[Opening Supplied data section]
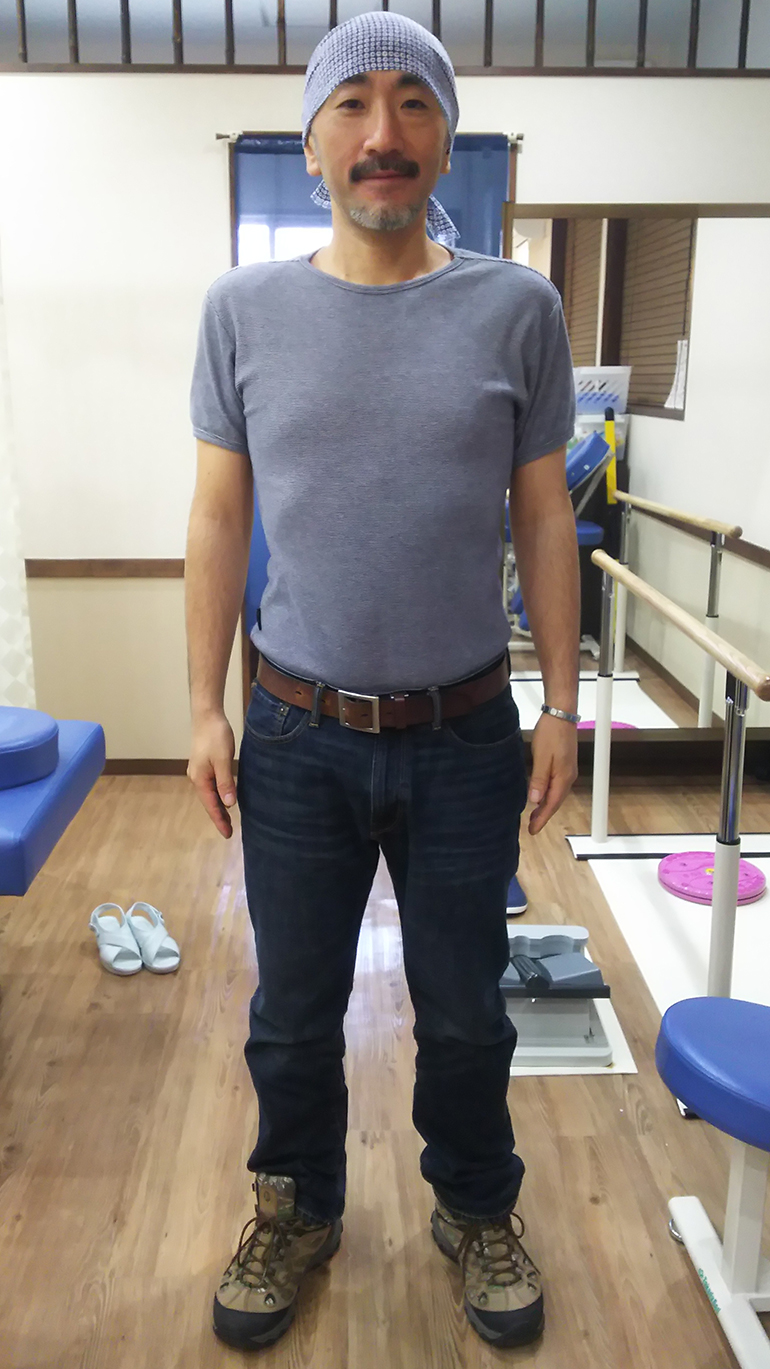 After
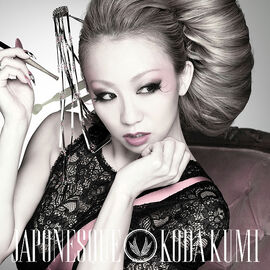 JAPONESQUE | Koda Kumi Wiki | Fandom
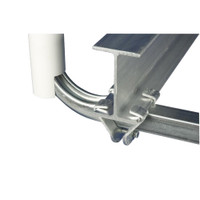 C.E. Smith 75" Guide f\/I-Beam Mounting C.E. Smith 75" Guide f\/I-Beam Mounting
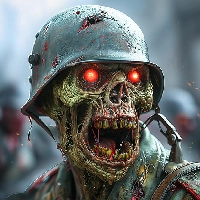 Zombeast: Survival Зомби Шутер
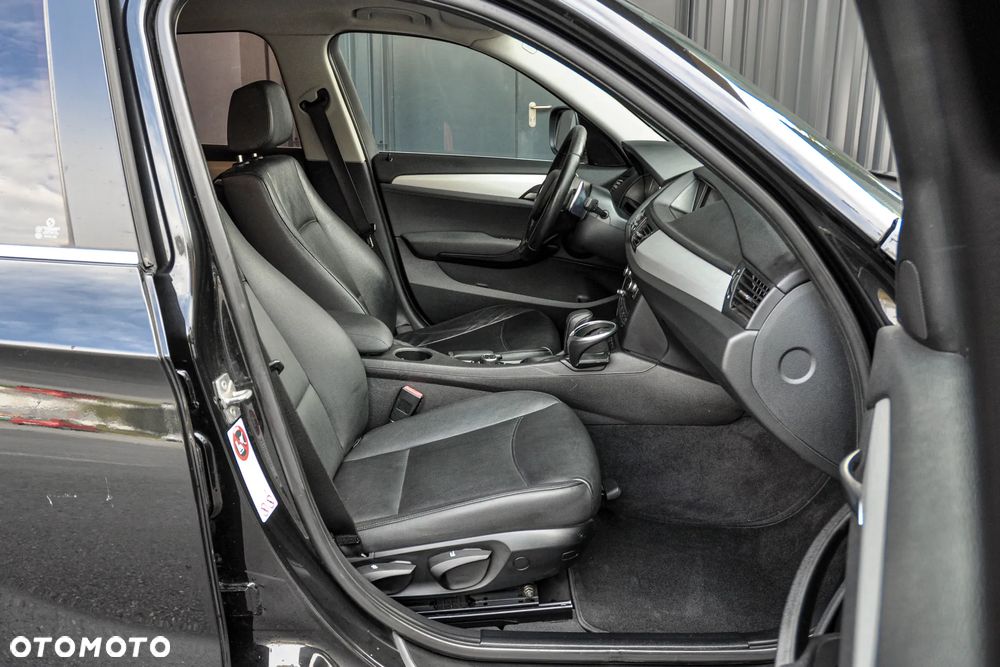 BMW X1 xDrive23d - 12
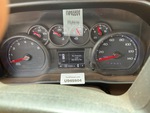 Cab with Gauges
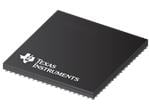 Texas Instruments AFE7900 RF-Sampling Analog Front End (AFE)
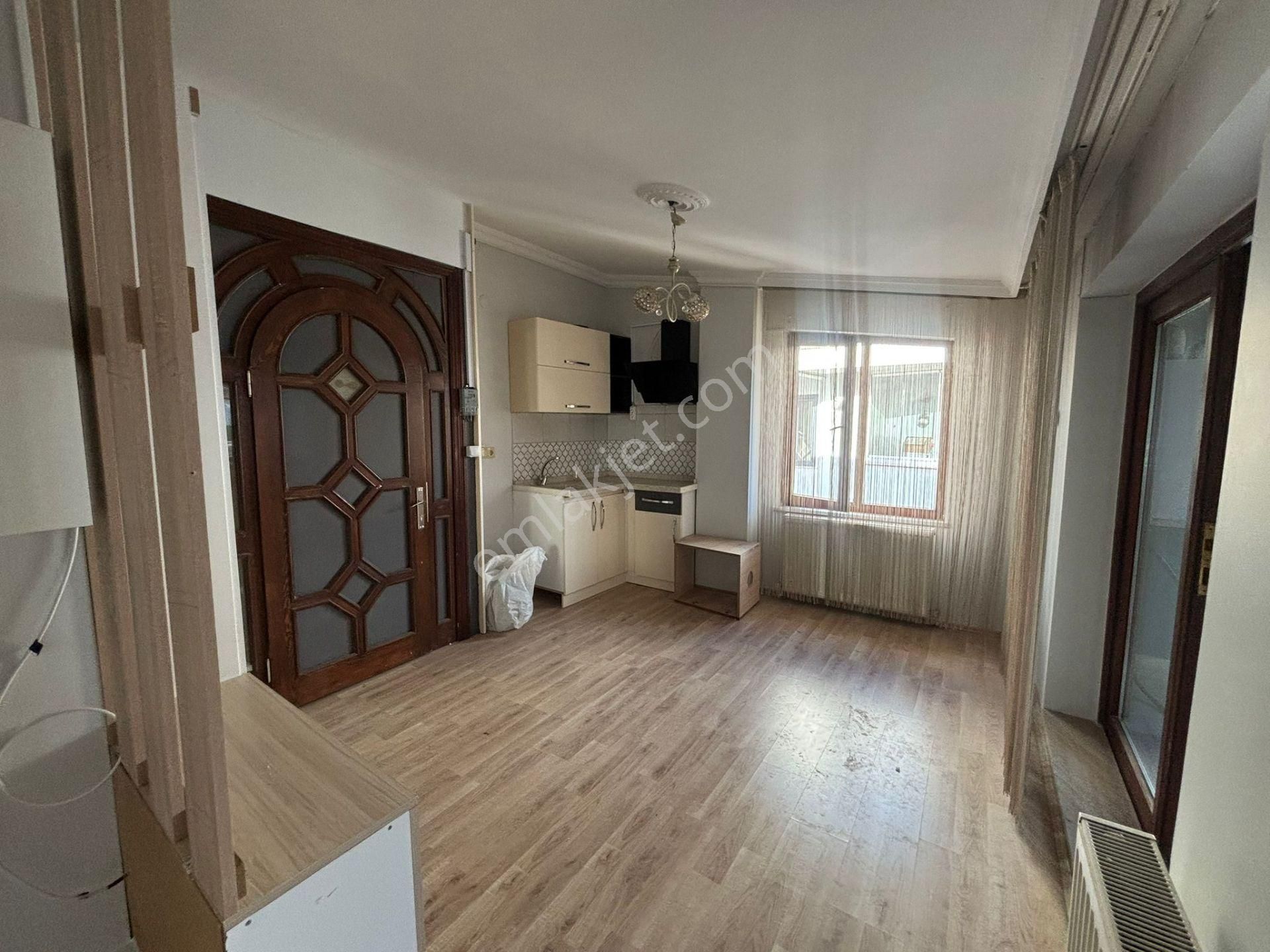 Balıkesir Karesi Paşaalanı Kiralık 1+1 Daire - Görsel 4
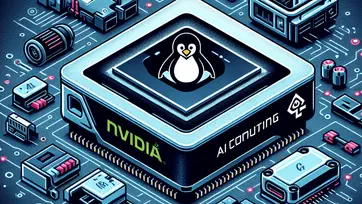 Navigating Linux horizons: A guide to Nvidia Jetson Nano 2GB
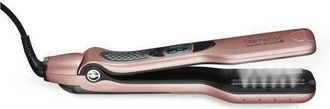 Saint Algue Plancha De Pelo Saint-algue Demeliss Titanium Love Edition 85 W Rosa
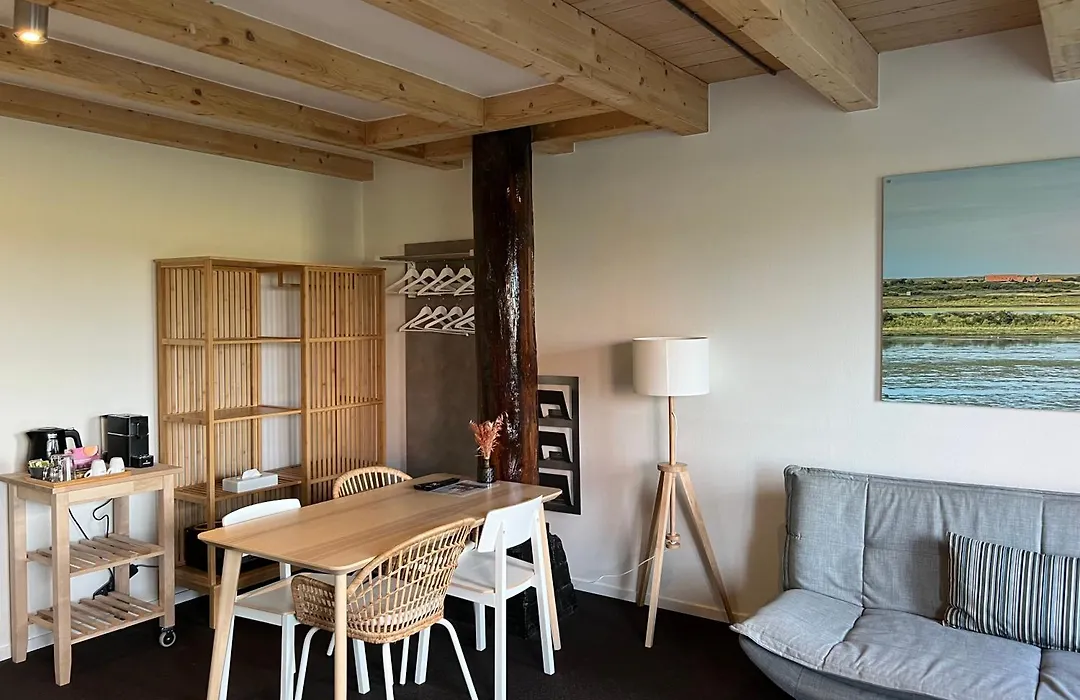 Hotel Posthuys Vlieland-1
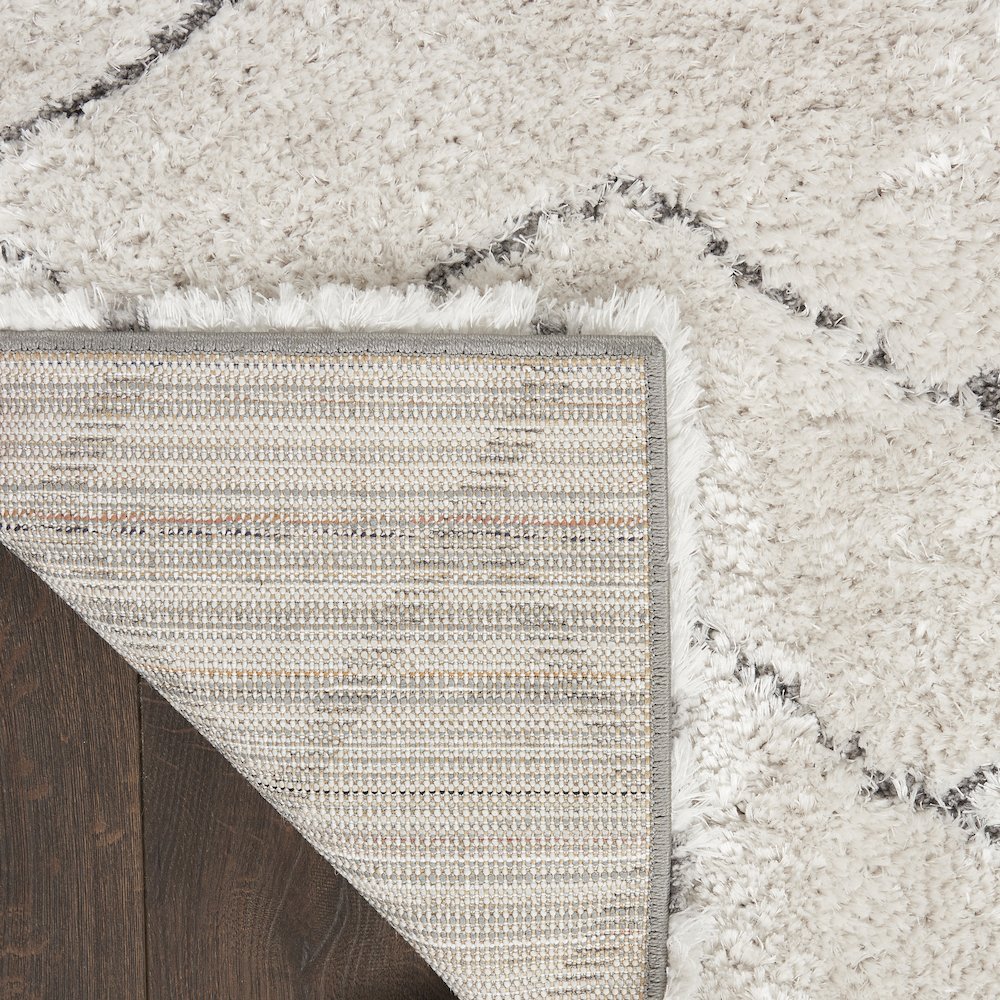 Nourison Home Luxurious Shag Area Rug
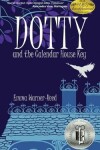 Book cover for Dotty and the Calendar House Key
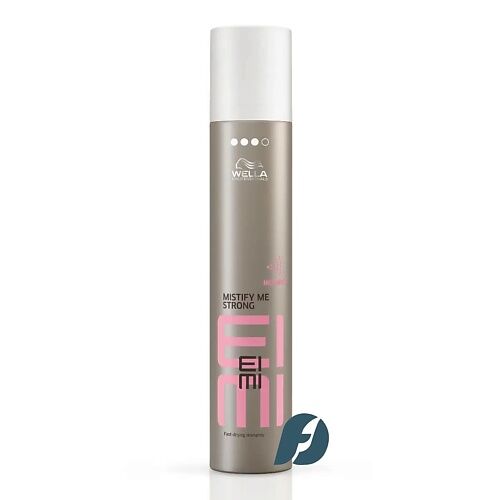 WELLA PROFESSIONALS Сухой лак для волос сильной фиксации EIMI Mistify Stron MPL347913 фото 1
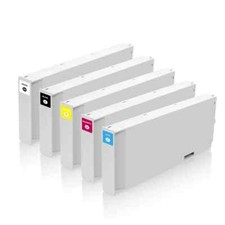 DTF Ink Cartridge With DTF Ink For Roland BN-20 Printer 220ml 5color/set picture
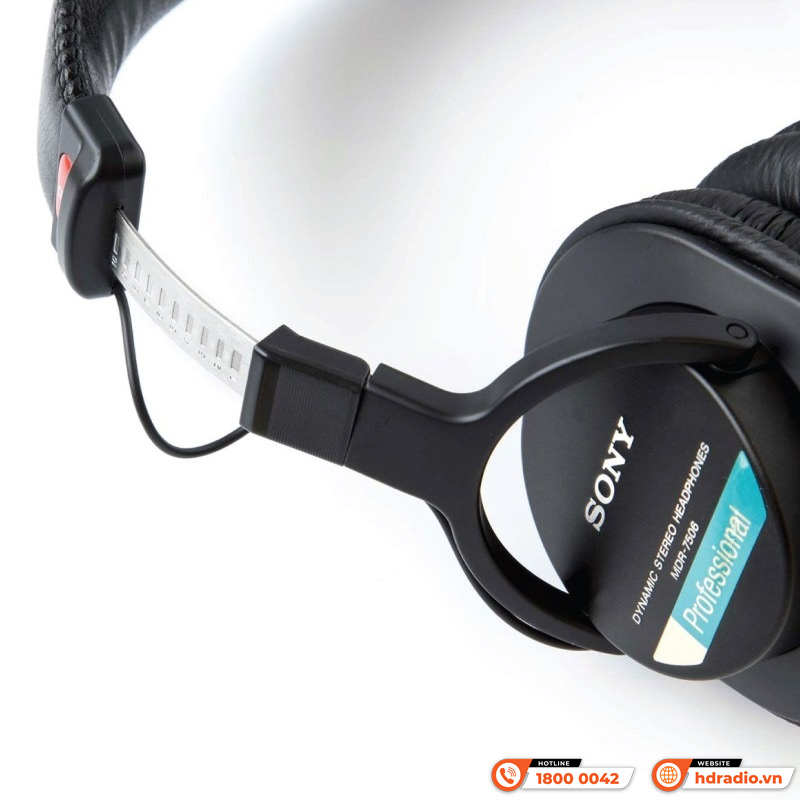 Tai nghe Sony MDR-7506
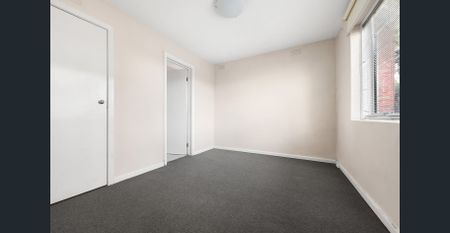 One bedroom apartment in beautiful tree lined street! - Photo 5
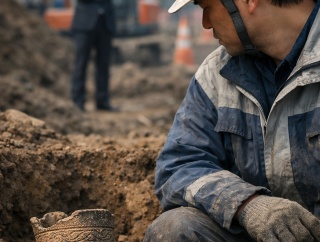 業者「なんか土器っぽいもの出てきました」国「ほな君たちの負担で発掘してね」業者「……見なかったふりします」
[Closing Supplied data section]
**Your instructions**
Copy the final portion of the records: every line from the one containing "Balıkesir Karesi Paşaalanı" through the last, word for word, without pictures.

**Reply to the task**
 Balıkesir Karesi Paşaalanı Kiralık 1+1 Daire - Görsel 4
 Navigating Linux horizons: A guide to Nvidia Jetson Nano 2GB
 Saint Algue Plancha De Pelo Saint-algue Demeliss Titanium Love Edition 85 W Rosa
 Hotel Posthuys Vlieland-1
 Nourison Home Luxurious Shag Area Rug
 Book cover for Dotty and the Calendar House Key
 WELLA PROFESSIONALS Сухой лак для волос сильной фиксации EIMI Mistify Stron MPL347913 фото 1
 DTF Ink Cartridge With DTF Ink For Roland BN-20 Printer 220ml 5color/set picture
 Tai nghe Sony MDR-7506
 One bedroom apartment in beautiful tree lined street! - Photo 5
 業者「なんか土器っぽいもの出てきました」国「ほな君たちの負担で発掘してね」業者「……見なかったふりします」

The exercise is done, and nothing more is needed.